The script clear_output_ipynb.py lives in the same folder (called notebooks) as my Jupyter notebooks. I don't track changes in the .ipynb files, but have "clean" copies of the notebooks (with extension .ipynb.cln) that are part of the Git repository. To make life easy, I have two makefiles in my project folder called cln.makefile and nbs.makefile. Before I stage the changes in my notebooks, I first run
$ make -f cln.makefile
which runs the script clear_output_ipynb.py for each notebook in my notebooks folder.
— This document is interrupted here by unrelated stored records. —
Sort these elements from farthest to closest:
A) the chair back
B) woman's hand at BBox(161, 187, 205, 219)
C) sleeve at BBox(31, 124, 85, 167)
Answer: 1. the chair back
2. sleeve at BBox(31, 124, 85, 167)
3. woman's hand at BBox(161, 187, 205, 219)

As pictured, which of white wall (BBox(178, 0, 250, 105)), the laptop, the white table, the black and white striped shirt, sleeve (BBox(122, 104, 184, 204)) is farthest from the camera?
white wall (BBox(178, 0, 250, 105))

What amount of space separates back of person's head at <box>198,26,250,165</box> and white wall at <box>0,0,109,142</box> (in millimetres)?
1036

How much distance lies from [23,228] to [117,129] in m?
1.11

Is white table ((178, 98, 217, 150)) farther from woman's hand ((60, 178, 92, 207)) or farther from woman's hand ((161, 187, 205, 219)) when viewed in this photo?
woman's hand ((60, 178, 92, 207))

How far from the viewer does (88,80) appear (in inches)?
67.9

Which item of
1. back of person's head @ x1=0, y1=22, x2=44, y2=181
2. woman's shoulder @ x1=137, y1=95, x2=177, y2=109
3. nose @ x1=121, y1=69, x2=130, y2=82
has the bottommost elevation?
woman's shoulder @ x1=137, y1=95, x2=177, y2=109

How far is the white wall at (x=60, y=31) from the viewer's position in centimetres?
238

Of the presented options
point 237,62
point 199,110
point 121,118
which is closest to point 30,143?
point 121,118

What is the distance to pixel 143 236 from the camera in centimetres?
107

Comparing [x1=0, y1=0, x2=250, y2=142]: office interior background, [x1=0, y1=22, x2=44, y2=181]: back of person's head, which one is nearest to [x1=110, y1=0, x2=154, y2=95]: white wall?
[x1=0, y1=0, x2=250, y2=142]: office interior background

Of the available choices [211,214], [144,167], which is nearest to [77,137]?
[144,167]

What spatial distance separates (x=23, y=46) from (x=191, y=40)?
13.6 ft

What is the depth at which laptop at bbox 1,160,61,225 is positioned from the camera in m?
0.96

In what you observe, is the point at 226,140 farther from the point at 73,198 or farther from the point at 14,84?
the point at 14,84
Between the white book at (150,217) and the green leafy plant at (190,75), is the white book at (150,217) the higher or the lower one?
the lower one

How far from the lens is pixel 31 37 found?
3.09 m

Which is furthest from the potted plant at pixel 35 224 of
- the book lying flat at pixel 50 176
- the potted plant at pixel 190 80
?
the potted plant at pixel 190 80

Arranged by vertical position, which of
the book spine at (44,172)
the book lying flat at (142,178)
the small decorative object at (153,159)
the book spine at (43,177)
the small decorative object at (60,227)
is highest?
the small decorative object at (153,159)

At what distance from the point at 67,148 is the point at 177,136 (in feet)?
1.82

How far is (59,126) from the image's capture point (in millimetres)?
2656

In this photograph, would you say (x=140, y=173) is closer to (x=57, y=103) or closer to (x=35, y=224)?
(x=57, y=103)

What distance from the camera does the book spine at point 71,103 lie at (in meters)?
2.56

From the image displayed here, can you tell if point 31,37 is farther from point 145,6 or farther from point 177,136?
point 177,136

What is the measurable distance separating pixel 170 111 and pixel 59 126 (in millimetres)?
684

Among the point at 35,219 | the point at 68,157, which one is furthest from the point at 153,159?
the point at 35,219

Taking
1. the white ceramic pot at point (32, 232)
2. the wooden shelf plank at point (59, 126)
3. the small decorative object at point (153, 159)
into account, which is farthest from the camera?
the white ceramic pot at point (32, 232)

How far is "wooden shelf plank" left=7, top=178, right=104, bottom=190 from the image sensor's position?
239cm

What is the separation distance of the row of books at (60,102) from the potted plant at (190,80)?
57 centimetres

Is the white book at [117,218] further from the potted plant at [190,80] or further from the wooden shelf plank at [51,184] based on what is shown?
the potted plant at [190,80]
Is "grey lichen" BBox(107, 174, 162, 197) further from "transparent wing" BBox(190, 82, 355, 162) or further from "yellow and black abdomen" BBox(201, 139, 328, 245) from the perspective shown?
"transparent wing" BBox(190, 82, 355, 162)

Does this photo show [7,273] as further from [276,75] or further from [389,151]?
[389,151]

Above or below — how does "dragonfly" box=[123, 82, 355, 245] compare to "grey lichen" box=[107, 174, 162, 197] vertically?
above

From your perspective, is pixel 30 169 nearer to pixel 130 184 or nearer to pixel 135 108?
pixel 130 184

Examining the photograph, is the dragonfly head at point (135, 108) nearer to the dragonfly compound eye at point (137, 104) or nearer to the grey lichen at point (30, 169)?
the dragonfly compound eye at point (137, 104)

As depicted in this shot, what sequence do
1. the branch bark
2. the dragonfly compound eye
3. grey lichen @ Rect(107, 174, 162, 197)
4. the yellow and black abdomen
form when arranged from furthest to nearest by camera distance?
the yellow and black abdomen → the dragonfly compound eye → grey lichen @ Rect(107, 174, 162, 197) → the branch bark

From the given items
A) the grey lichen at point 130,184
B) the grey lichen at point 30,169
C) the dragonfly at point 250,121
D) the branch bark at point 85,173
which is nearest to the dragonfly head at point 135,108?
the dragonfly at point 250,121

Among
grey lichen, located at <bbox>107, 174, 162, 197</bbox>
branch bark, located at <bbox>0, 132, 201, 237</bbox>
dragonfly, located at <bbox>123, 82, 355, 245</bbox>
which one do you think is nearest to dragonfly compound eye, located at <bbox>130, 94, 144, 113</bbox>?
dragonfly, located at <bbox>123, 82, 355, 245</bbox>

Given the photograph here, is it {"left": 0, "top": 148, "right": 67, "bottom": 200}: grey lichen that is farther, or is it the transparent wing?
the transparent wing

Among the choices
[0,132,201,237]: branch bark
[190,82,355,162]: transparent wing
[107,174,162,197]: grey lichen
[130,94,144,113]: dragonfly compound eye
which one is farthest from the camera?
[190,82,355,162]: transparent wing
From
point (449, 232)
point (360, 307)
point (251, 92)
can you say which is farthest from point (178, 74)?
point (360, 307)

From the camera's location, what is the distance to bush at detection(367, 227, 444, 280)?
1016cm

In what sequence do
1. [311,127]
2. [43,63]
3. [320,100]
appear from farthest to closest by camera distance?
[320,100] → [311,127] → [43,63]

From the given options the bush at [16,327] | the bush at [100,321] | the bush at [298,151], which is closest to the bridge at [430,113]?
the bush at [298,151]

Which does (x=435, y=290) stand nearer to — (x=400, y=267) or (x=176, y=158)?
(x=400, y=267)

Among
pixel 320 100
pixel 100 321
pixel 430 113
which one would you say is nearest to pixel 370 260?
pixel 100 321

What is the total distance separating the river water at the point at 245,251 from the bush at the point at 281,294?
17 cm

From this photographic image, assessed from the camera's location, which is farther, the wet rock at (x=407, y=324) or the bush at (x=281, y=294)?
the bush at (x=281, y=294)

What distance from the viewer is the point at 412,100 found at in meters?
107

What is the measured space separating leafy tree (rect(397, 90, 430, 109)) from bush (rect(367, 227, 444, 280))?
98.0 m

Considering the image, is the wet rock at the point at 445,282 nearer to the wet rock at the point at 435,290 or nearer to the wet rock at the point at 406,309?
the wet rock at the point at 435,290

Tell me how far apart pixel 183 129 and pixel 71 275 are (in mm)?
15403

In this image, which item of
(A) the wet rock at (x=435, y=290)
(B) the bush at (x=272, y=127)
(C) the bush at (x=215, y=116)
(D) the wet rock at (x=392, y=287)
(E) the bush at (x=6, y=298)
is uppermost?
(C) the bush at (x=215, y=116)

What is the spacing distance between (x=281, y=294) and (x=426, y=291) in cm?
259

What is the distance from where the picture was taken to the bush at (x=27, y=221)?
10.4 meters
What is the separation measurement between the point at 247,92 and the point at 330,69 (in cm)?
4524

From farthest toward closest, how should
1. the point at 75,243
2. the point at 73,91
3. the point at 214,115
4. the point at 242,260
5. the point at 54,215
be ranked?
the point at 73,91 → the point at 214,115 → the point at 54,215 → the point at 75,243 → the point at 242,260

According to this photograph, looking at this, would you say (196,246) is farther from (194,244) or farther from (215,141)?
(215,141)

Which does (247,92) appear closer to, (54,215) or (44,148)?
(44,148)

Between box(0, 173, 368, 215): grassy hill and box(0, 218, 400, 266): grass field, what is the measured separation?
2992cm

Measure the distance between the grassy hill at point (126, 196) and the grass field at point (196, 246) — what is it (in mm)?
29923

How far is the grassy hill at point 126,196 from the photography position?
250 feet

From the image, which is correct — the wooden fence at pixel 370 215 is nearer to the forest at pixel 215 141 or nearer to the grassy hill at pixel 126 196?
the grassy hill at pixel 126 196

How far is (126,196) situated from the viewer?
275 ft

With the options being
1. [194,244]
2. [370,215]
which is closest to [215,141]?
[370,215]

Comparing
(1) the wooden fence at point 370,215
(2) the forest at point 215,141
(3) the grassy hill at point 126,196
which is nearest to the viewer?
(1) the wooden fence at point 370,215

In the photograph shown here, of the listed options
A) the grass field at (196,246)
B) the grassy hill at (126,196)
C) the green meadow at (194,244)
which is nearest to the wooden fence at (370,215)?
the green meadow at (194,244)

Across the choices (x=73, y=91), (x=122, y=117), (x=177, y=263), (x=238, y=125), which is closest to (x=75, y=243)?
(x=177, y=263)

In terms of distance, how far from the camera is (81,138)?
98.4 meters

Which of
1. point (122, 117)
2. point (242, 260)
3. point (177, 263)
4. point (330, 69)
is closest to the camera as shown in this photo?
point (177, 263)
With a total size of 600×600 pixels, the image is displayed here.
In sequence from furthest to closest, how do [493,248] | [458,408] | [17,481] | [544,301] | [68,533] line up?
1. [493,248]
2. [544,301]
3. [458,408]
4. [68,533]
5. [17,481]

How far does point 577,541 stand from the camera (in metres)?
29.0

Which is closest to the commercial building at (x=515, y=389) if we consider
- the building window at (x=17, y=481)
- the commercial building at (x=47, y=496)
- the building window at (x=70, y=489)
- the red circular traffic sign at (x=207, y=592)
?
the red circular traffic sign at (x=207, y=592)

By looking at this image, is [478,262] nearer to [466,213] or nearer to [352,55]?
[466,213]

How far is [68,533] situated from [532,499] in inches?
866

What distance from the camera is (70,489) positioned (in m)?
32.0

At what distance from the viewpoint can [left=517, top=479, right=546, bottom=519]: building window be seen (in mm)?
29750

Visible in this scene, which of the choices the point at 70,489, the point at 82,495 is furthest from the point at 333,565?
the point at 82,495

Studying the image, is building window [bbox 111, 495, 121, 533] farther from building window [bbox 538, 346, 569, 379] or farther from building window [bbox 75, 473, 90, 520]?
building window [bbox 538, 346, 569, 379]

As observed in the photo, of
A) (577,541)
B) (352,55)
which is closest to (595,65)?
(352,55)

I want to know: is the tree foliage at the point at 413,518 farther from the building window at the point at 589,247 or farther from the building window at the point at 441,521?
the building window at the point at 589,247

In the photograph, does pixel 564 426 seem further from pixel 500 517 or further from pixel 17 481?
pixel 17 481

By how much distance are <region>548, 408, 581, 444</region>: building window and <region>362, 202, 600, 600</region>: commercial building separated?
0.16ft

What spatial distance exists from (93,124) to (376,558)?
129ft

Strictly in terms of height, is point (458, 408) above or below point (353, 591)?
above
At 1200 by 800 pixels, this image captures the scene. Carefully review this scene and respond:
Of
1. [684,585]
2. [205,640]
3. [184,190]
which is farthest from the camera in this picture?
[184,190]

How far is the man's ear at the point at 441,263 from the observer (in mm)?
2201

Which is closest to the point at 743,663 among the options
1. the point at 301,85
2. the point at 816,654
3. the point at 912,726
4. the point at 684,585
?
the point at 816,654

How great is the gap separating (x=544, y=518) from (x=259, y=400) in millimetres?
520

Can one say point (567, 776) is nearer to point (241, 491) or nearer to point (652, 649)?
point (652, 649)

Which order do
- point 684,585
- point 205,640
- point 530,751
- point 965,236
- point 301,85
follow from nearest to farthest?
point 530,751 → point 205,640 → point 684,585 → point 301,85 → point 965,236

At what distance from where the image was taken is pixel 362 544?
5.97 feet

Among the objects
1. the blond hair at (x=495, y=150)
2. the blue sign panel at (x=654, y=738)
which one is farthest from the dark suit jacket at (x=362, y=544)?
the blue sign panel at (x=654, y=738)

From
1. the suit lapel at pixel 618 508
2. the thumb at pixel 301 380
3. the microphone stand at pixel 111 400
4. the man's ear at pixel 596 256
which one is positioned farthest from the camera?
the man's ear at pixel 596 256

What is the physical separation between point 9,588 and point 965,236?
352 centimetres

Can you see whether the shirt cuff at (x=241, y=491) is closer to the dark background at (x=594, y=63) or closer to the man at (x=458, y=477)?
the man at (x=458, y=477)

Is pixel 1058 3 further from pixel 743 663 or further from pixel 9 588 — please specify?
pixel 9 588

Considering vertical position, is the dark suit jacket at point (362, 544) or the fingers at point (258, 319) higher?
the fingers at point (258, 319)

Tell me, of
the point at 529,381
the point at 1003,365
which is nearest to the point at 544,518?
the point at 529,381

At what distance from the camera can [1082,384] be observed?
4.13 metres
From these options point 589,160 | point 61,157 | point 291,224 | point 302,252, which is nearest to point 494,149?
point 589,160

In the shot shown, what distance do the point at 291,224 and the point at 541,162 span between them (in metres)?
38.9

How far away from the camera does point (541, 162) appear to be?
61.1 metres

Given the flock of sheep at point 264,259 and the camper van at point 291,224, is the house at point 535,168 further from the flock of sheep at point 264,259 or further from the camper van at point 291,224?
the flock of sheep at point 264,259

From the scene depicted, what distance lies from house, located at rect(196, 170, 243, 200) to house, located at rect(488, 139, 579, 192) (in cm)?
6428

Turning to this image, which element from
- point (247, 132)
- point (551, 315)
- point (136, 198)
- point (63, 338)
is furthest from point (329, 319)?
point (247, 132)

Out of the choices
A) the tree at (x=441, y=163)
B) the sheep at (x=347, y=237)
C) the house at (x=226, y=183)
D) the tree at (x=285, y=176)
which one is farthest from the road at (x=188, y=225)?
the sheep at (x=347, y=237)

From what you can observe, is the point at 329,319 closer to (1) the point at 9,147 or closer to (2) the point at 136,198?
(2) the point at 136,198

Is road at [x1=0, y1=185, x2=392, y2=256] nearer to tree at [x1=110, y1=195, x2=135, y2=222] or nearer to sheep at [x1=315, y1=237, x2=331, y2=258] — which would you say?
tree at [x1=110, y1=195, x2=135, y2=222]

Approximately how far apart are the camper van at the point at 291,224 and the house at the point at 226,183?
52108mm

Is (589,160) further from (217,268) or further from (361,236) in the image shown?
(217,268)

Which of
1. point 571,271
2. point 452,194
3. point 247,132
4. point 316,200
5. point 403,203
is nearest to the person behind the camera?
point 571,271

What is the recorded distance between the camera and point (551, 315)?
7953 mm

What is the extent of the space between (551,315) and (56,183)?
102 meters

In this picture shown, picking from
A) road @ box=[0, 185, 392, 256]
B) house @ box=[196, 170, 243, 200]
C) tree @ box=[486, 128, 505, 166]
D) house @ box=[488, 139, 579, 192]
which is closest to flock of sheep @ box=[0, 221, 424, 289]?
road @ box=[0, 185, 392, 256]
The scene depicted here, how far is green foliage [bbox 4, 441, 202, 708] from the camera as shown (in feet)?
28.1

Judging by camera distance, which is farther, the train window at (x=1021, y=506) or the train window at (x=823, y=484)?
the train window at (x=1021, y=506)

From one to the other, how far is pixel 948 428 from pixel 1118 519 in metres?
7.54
NOTEBOOKS := $(wildcard notebooks/*.ipynb)
CLEAN_NOTEBOOKS := $(NOTEBOOKS:.ipynb=.ipynb.cln)
all: $(CLEAN_NOTEBOOKS)
%.ipynb.cln: %.ipynb
notebooks/clear_output_ipynb.py $<
view raw cln.makefile hosted with ❤ by GitHub

After I pull changes from a remote repository, or switch to another branch, I have to copy all .ipynb.cln files to .ipynb files. For this I have another makefile, and so I run
$ make -f nbs.makefile
before using and modifying the notebooks.

CLEAN_NOTEBOOKS := $(wildcard notebooks/*.ipynb.cln)
NOTEBOOKS := $(CLEAN_NOTEBOOKS:.ipynb.cln=.ipynb)
all: $(NOTEBOOKS)
%.ipynb: %.ipynb.cln
cp $< $@
view raw nbs.makefile hosted with ❤ by GitHub

Of course, sometimes I forget to clean the notebooks before committing, or I forget to make the .ipynb files. I've tried to automate the process of cleaning and copying with Git "hooks", but I have not been able to make that work. If somebody knows how, let me know!